§ Extract:
┌──

The coronavirus disease 2019 (COVID-19) pandemic represents the greatest international biopsychosocial emergency the world has faced for a century. It has changed how we work, educate, parent, socialise, shop, communicate and travel. Psychology and psychological science continues to have an integral role to offer in helping individuals, organisations, societies to recover. The impact of the COVID-19 pandemic has negatively affected the mental health of large numbers of the population, in particular, those living with pre-existing mental health conditions. Moreover, it has also been associated with a growing number of people experiencing COVID-related symptoms many months after contracting the virus (e.g., breathlessness, “brain fog”, lethargy, anxiety and stress). This webinar event will: 1) consider research findings regarding the effects of the COVID-19 pandemic on mental health outcomes, outline which groups have been shown to be most vulnerable and describe risk factors and protective factors; and 2) describe and characterise our current understanding of long Covid symptoms, consider evidence of the relationship between triggers and long Covid symptoms and discuss implications for the management of long Covid.
The event will be equivalent to 1.1/2hrs of CPD.
The first half of this webinar will provide an overview of the impact of the COVID-19 pandemic on mental health outcomes with a particular focus on the findings from the UK COVID-19 Mental Health and Wellbeing Study and highlight potential vulnerability factors and protective factors. The second half will provide a summary of how long Covid is characterised in terms of symptoms and triggers and consider existing evidence in terms of management of long Covid.

└──

§ Supplied material:
┌──

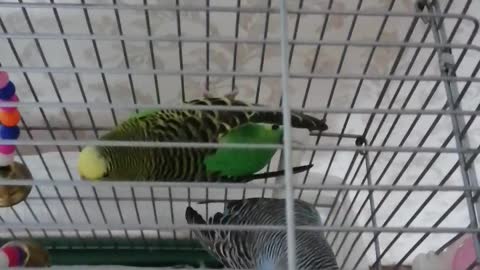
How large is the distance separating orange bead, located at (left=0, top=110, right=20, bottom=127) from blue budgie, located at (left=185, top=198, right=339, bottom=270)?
0.21 m

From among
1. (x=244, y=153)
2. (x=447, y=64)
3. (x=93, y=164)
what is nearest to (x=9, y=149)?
(x=93, y=164)

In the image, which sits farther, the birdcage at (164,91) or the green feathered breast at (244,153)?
the birdcage at (164,91)

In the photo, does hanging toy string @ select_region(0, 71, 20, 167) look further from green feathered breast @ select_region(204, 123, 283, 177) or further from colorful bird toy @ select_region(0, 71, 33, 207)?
green feathered breast @ select_region(204, 123, 283, 177)

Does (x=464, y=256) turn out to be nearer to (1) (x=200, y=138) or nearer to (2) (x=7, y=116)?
(1) (x=200, y=138)

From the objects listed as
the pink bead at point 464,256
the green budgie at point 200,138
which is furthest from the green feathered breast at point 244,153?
the pink bead at point 464,256

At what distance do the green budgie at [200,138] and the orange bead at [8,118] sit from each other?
9 cm

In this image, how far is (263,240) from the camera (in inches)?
25.7

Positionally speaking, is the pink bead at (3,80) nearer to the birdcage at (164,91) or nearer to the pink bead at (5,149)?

└──

§ Required work:
#1 Copy the webinar description word for word, starting at "The event will" and ending at "of management of long Covid.".
#2 Carry on the COVID-19 webinar description from the point where it stops.

§ Answers for each item:
#1
The event will be equivalent to 1.1/2hrs of CPD.
The first half of this webinar will provide an overview of the impact of the COVID-19 pandemic on mental health outcomes with a particular focus on the findings from the UK COVID-19 Mental Health and Wellbeing Study and highlight potential vulnerability factors and protective factors. The second half will provide a summary of how long Covid is characterised in terms of symptoms and triggers and consider existing evidence in terms of management of long Covid.

#2
1. To gain insight into the existing research evidence relating to the impact of the COVID-19 pandemic on mental health outcomes
2. To understand protective factors and risk factors for mental health in the context of the COVID-19 pandemic
3. To provide knowledge about the current understanding of long Covid symptoms and their triggers and how it is managed.
Didactic content, Q&A, experiential components, polls
Ehlers, A. & Wild, J. (2021). Cognitive behavior therapies for posttraumatic stress disorder. In A. Wenzel (Ed.), Handbook of cognitive behavioral therapy: Applications (pp. 99–147). American Psychological Association. https://doi.org/10.1037/0000219-004
About the presenter
Daryl O'Connor PhD, FAcSS, FEHPS, is Professor of Psychology at the School of Psychology, University of Leeds. He is a registered health psychologist and currently leads the Health and Social Psychology Research Group in the School as well as heads up the Group's Laboratory for Stress and Health Research (STARlab; https://sites.google.com/site/doconnorlab/). Daryl’s current research focuses on: i) investigating the effects of stress and psychological interventions on health outcomes (e.g. suicide behaviour, eating behaviours, cortisol levels), ii) psychological approaches to Covid and long Covid and iii) exploring the effects of interventions on the uptake of screening behaviours. Daryl is a past Chair of the British Psychological Society’s (BPS) Division of Health Psychology and the BPS Psychobiology Section, Chair of BPS Research Board and Chair of the European Federation of Psychology Associations (EFPA) Board of Scientific Affairs and was a Trustee of the BPS between 2015 and 2021. Daryl was joint Editor-in-Chief of the journal Psychology & Health from 2011 to 2019 and is the Editor-in-Chief of Cogent Psychology.
Daryl played a key role in supporting the BPS’s response to the COVID-19 pandemic. As well as in his role as a BPS trustee, Daryl was deputy chair of the BPS COVID-19 Coordinating Group, was a member of the BPS COVID-19 Behaviour Science and Disease Prevention workstream and led the BPS COVID-19 Research Priorities Group.
Who should attend
This webinar is suitable to a wide range of health professionals particularly those interested in learning more COVID and long Covid.